------ Données extraites

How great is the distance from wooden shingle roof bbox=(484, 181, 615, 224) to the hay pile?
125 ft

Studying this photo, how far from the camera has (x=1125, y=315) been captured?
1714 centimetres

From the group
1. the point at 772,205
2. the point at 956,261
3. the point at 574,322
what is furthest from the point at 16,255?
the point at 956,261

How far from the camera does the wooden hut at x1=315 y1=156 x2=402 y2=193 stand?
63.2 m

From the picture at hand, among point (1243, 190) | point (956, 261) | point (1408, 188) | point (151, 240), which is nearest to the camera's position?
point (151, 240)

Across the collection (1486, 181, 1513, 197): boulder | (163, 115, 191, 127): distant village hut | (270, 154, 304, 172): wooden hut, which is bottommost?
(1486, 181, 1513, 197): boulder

------------
------ Données extraites

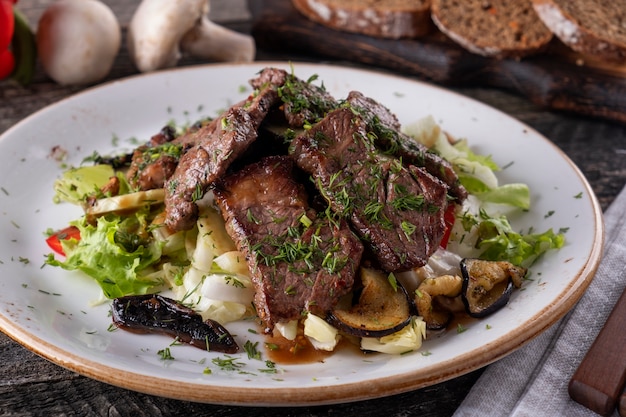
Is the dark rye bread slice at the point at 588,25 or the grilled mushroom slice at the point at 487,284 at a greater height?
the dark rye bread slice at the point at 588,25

------------
------ Données extraites

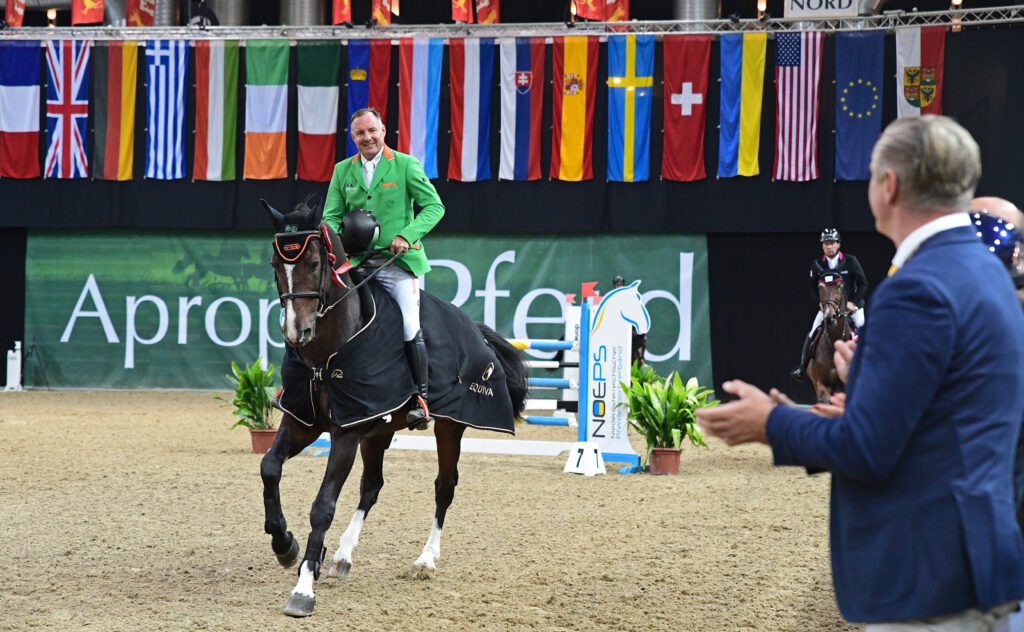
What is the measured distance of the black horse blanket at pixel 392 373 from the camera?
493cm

------------

Consigne: Repérez, s'il vous plaît, chaque ligne du matériel ci-dessus qui contient la chaîne « camera », puis recopiez ces lignes. Respectez la casse.

Exercice terminé:
Studying this photo, how far from the camera has (x=1125, y=315) been captured?
How far from the camera does the wooden hut at x1=315 y1=156 x2=402 y2=193 stand?
From the picture at hand, among point (1243, 190) | point (956, 261) | point (1408, 188) | point (151, 240), which is nearest to the camera's position?
What is the measured distance of the black horse blanket at pixel 392 373 from the camera?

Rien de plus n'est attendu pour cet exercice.